The collection of artistic porcelain of the first post-revolutionary decades is not limited only to the works of the State porcelain factory (later Leningrad). It presents the products of the Dulevsky, Dmitrovsky porcelain factories, as well as a group of enterprises, which were part of the "Novgubfarfor" (before the revolution - in the Partnership of M. S. Kuznetsova) and brightly manifested itself in the 1920s such plants as: "Proletarian", "Red porcelain" and "Comintern". Creative activity of artists, who worked in the Leningrad, Dulevsky and Dmitrovsky porcelain factories, especially intensified when in the 1930s, art laboratories were created, headed by talented artists N.M. Suetin, P.V. Leonov and E.P. Smirnov.

A valuable part of the museum's collection of propaganda and decorative art porcelain of the 1920s-1930s are private collections of famous artists L. O. Utesov, M. V. Mironova and A. S. Menaker, which were received by the museum in the 1980s.

During the late 1930 - 1950s, the ideological orientation of the artistic design of decorative art objects intensified. The collection includes objects with the Soviet symbolism and stories of the labor achievements of the Soviet people, as well as the war theme, All-Russia Exhibition Centre, literary and theatrical heroes. Solemn vases vividly reflect the spirit of this era.

The post-war period in the collection of the All-Russian Decorative Art Museum is represented by the best works of artistic porcelain in 1950s - 1980s, reflecting the most striking moments in the history of Soviet decorative-applied art.

"Thaw" era of the turn of 1950s - 1960s gave a powerful impulse for the active development of new ideas in all spheres of culture and art of the next decades. Artists in their work sought to experiment with the material, turning to the ancient technology and used new techniques and images in ceramic production.

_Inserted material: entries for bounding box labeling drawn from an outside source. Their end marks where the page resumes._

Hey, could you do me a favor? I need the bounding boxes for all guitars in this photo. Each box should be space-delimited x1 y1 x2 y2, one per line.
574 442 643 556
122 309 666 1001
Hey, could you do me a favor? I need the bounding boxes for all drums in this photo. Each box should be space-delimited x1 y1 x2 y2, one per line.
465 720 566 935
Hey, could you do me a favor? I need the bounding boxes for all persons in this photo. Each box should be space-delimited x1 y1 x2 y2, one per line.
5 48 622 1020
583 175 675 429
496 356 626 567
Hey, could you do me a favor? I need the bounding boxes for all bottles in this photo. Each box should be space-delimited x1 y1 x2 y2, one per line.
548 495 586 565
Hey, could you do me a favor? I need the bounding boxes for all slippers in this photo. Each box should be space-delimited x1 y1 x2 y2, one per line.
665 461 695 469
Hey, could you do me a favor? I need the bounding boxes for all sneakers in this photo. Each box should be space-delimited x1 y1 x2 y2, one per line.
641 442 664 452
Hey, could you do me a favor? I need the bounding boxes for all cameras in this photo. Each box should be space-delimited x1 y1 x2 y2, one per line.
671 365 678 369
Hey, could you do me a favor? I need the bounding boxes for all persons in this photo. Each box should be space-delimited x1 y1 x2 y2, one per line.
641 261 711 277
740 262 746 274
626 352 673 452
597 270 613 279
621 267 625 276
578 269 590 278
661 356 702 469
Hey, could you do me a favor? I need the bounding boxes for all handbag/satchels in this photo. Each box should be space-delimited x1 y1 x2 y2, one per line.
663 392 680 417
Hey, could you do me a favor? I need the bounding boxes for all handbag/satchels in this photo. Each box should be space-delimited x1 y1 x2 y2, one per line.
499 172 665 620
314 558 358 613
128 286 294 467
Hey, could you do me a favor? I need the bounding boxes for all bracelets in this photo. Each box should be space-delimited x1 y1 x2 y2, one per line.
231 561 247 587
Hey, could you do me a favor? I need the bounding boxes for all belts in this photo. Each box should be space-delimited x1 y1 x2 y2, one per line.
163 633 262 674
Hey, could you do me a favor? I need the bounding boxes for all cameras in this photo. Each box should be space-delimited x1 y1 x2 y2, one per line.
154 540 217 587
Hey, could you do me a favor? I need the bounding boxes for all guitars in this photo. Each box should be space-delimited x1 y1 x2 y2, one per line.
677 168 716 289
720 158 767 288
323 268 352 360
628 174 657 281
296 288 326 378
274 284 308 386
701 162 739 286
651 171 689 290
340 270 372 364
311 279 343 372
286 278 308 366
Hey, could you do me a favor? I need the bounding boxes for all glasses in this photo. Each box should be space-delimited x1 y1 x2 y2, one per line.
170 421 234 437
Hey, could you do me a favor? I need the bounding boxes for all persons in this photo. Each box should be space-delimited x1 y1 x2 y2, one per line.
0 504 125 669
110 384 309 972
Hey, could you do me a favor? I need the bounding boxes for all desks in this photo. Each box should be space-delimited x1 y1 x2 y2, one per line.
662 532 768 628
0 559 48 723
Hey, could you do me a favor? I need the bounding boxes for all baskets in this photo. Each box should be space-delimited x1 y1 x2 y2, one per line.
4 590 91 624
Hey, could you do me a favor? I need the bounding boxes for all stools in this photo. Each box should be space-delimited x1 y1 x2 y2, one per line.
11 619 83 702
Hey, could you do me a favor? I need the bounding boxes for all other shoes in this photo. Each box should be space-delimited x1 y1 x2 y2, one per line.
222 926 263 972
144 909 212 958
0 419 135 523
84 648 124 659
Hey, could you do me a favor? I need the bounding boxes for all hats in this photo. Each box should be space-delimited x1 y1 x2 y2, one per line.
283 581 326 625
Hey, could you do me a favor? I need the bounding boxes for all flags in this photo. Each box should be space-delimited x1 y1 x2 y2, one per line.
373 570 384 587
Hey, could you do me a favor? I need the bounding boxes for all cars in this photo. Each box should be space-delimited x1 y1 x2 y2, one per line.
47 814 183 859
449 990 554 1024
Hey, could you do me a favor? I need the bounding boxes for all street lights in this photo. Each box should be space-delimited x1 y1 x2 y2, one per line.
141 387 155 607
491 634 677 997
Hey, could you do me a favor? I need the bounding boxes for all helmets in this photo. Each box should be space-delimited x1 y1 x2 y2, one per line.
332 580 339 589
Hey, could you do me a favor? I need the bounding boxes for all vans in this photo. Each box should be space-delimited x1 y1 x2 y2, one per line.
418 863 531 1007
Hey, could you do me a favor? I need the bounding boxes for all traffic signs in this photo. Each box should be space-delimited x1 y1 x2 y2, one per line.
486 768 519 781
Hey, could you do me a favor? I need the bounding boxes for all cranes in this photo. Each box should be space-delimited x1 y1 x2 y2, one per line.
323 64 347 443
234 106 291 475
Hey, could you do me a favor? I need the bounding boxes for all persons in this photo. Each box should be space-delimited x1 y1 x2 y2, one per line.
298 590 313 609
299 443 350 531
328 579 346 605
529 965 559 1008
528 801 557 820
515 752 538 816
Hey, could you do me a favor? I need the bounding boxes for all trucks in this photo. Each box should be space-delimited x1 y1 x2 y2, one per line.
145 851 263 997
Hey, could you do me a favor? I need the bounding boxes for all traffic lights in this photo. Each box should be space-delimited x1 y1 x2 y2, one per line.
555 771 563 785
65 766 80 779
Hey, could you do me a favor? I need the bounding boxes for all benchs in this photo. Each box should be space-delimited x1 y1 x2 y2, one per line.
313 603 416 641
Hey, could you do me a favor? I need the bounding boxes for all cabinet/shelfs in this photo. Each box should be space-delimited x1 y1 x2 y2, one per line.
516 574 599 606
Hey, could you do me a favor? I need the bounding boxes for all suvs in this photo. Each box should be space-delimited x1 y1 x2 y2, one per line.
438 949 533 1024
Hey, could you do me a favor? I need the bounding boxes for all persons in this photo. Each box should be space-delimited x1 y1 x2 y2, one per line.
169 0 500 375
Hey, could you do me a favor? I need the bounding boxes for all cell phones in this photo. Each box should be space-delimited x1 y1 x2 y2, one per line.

In the 1960s, the porcelain factories were actively experimenting to improve the quality of porcelain, to create new ceramic masses. It was during this time the Leningrad porcelain factory developed a new bone porcelain production technology, the quality of which is not inferior to the classic English samples. At the Dulevo porcelain factory, the largest porcelain enterprise of the European part of the country, carried out intensive work on the creation of high-quality domestic ceramic paints for the mass production of artistic porcelain, highly artistic methods of technical decorating of products were introduced into production.

On the basis of innovative technological developments, artists created new samples of household products, which corresponded to the tastes and demands of the time.

Along with the design engineering of consumer goods, in the field of artistic ceramics there was a new type of decorative-applied art - "author's". Artists of porcelain works expressed their attitude towards the current events and the general problems of the world around them.

The author's porcelain exhibit of the 1960s and 1990s is one of the largest in terms of the number in the Museum's Ceramics Department. It includes author's works of the leading porcelain artists and industrial porcelain; these products were also created according to the artists' sketches.

The Leningrad Porcelain Factory, the Dulevo Factory and the Dmitrovo Factory have developed individual artistic criteria and their products have acquired their own unique style. All of these plants are represented in the collection of the All-Russian Decorative Art Museum by unique artworks created by the leading artists of those years, whose talent contributed to the glory of Soviet decorative-applied art: A.A. Leporskaya, N.P.Slavina, V.M.Gorodetsky, I.S.Olevskaya (Leningrad porcelain factory); A.D.Brzhezitskaya, P.S.Leonov, A.G.Sotnikov, E.I.Gatilova (Dulevsky porcelain factory); B.E.Kalita, S.M.Orlov, Y.P.Smirnov, Y.B.Ganrio (Dmitrovsky porcelain factory).